I've rarely felt so angry towards a public official as I do towards this woman. She presided over a department that believed the mother's account that the baby had "behavioural problems", amongst numerous other lies and excuses. He was 17 months old ffs. There were so many blindingly obvious signals and failings in this case (all of which discussed here before) that the old excuse "you cannot stop a parent killing their child" is just ridiculous. Let's just give up child protection work altogether then shall we?

dittany · 08/02/2009 00:01

This reply has been deleted

Message withdrawn at poster's request.

dilemma456 · 08/02/2009 09:33

Message withdrawn

edam · 08/02/2009 09:40

And what precisely did she do about the excessive paperwork when she was in charge? Did she use argue for extra resources? Did she tell her staff to focus on families, not paperwork? Did she listen to whistleblowers, or collude in framing them? Did she press central government to lighten up on the paperwork?

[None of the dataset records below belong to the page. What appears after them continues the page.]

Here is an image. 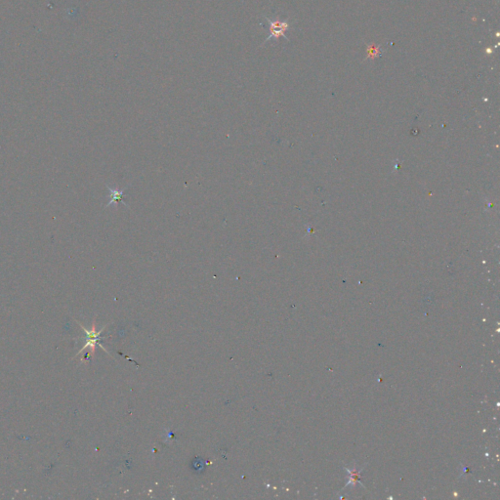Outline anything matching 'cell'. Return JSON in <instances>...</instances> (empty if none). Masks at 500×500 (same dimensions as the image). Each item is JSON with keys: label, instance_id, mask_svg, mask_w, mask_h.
I'll return each mask as SVG.
<instances>
[{"label": "cell", "instance_id": "cell-2", "mask_svg": "<svg viewBox=\"0 0 500 500\" xmlns=\"http://www.w3.org/2000/svg\"><path fill=\"white\" fill-rule=\"evenodd\" d=\"M81 327H82L83 331H84V332H85V334H86V340H85V345H84V346H83V348L80 350L79 354H80V353H82V352H83L85 349H87V348H90V349H91V353H94L95 348H96V345H98L99 340H100V338H101V333H102V331H103L104 329H102V330H99V331H98V330L96 329L95 323H93V326H92V328H91L90 330H87V329H86L85 327H83L82 325H81Z\"/></svg>", "mask_w": 500, "mask_h": 500}, {"label": "cell", "instance_id": "cell-3", "mask_svg": "<svg viewBox=\"0 0 500 500\" xmlns=\"http://www.w3.org/2000/svg\"><path fill=\"white\" fill-rule=\"evenodd\" d=\"M109 190H110V194H111L110 195L111 201L108 205L116 204V203H122L123 205H125V203L122 201V197L124 195V190H114V189H111V188H109Z\"/></svg>", "mask_w": 500, "mask_h": 500}, {"label": "cell", "instance_id": "cell-1", "mask_svg": "<svg viewBox=\"0 0 500 500\" xmlns=\"http://www.w3.org/2000/svg\"><path fill=\"white\" fill-rule=\"evenodd\" d=\"M267 21H268L269 26H270V35L268 36L267 40H270L271 38H274L277 40L279 37H284L285 39H287V37L285 36V31L289 27V23L287 21H279V20L271 21L268 18H267Z\"/></svg>", "mask_w": 500, "mask_h": 500}]
</instances>
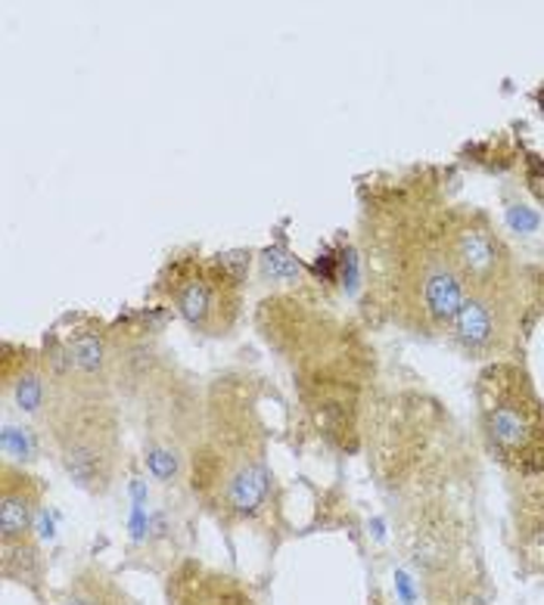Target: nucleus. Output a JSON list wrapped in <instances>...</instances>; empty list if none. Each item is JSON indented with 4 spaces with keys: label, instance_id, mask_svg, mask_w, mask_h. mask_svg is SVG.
<instances>
[{
    "label": "nucleus",
    "instance_id": "1",
    "mask_svg": "<svg viewBox=\"0 0 544 605\" xmlns=\"http://www.w3.org/2000/svg\"><path fill=\"white\" fill-rule=\"evenodd\" d=\"M175 301L181 317L209 336H221L237 317V286L215 264H196V271H184L175 283Z\"/></svg>",
    "mask_w": 544,
    "mask_h": 605
},
{
    "label": "nucleus",
    "instance_id": "2",
    "mask_svg": "<svg viewBox=\"0 0 544 605\" xmlns=\"http://www.w3.org/2000/svg\"><path fill=\"white\" fill-rule=\"evenodd\" d=\"M486 426L492 435V444L504 457L523 466L544 463V419L535 404L520 398L516 385L501 392L492 407H486Z\"/></svg>",
    "mask_w": 544,
    "mask_h": 605
},
{
    "label": "nucleus",
    "instance_id": "3",
    "mask_svg": "<svg viewBox=\"0 0 544 605\" xmlns=\"http://www.w3.org/2000/svg\"><path fill=\"white\" fill-rule=\"evenodd\" d=\"M448 258L455 264L460 279L474 283V289H492L494 279L501 277L504 252L486 227L460 224L451 233V242L445 245Z\"/></svg>",
    "mask_w": 544,
    "mask_h": 605
},
{
    "label": "nucleus",
    "instance_id": "4",
    "mask_svg": "<svg viewBox=\"0 0 544 605\" xmlns=\"http://www.w3.org/2000/svg\"><path fill=\"white\" fill-rule=\"evenodd\" d=\"M457 339L467 348H489L498 336V308L489 289H474L464 295L455 317Z\"/></svg>",
    "mask_w": 544,
    "mask_h": 605
},
{
    "label": "nucleus",
    "instance_id": "5",
    "mask_svg": "<svg viewBox=\"0 0 544 605\" xmlns=\"http://www.w3.org/2000/svg\"><path fill=\"white\" fill-rule=\"evenodd\" d=\"M268 497V472L259 460L243 463L233 475L228 479V506L240 516L255 513Z\"/></svg>",
    "mask_w": 544,
    "mask_h": 605
},
{
    "label": "nucleus",
    "instance_id": "6",
    "mask_svg": "<svg viewBox=\"0 0 544 605\" xmlns=\"http://www.w3.org/2000/svg\"><path fill=\"white\" fill-rule=\"evenodd\" d=\"M32 519H35V494H29L25 479H22V484H3V501H0V531H3V540L10 543L17 537H25V531L32 528Z\"/></svg>",
    "mask_w": 544,
    "mask_h": 605
},
{
    "label": "nucleus",
    "instance_id": "7",
    "mask_svg": "<svg viewBox=\"0 0 544 605\" xmlns=\"http://www.w3.org/2000/svg\"><path fill=\"white\" fill-rule=\"evenodd\" d=\"M72 363L81 373H97L104 366V345L97 342V336H85L72 345Z\"/></svg>",
    "mask_w": 544,
    "mask_h": 605
},
{
    "label": "nucleus",
    "instance_id": "8",
    "mask_svg": "<svg viewBox=\"0 0 544 605\" xmlns=\"http://www.w3.org/2000/svg\"><path fill=\"white\" fill-rule=\"evenodd\" d=\"M262 267H264V274H268L271 279H278V283H296L298 279L296 258H290L286 252H278V249L264 252Z\"/></svg>",
    "mask_w": 544,
    "mask_h": 605
},
{
    "label": "nucleus",
    "instance_id": "9",
    "mask_svg": "<svg viewBox=\"0 0 544 605\" xmlns=\"http://www.w3.org/2000/svg\"><path fill=\"white\" fill-rule=\"evenodd\" d=\"M41 380H37L35 373H25V376H19L17 382V400L22 410H37V404H41Z\"/></svg>",
    "mask_w": 544,
    "mask_h": 605
},
{
    "label": "nucleus",
    "instance_id": "10",
    "mask_svg": "<svg viewBox=\"0 0 544 605\" xmlns=\"http://www.w3.org/2000/svg\"><path fill=\"white\" fill-rule=\"evenodd\" d=\"M508 224L516 233H535L538 230V215L526 206H513L508 208Z\"/></svg>",
    "mask_w": 544,
    "mask_h": 605
},
{
    "label": "nucleus",
    "instance_id": "11",
    "mask_svg": "<svg viewBox=\"0 0 544 605\" xmlns=\"http://www.w3.org/2000/svg\"><path fill=\"white\" fill-rule=\"evenodd\" d=\"M146 460H150V469L156 472L159 479H172V475H175V469H177L175 453L156 448V450H150V457H146Z\"/></svg>",
    "mask_w": 544,
    "mask_h": 605
}]
</instances>
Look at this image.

She was in charge, she carries the can and should stop belly-aching about 'poor little me'. There's only one victim in this story and it ain't Shoesmith.

dilemma456 · 08/02/2009 10:04

Message withdrawn

policywonk · 08/02/2009 10:14

Agree with dilemma and pinkteddy and others. Shoesmith is an unsympathetic individual (to put it mildly), but she can't be expected to take sole personal responsibility for what seems to be an entire system in crisis. EVERYONE professionally involved in this case - OFSTED, social services, police, HPCs - made terrible errors. (That's not to mention, obviously, the people who are actually culpable for the child's death.)

I wonder what would have happened if she had told her staff to concentrate on families instead of paperwork. Wouldn't this have been in breach of child protection legislation?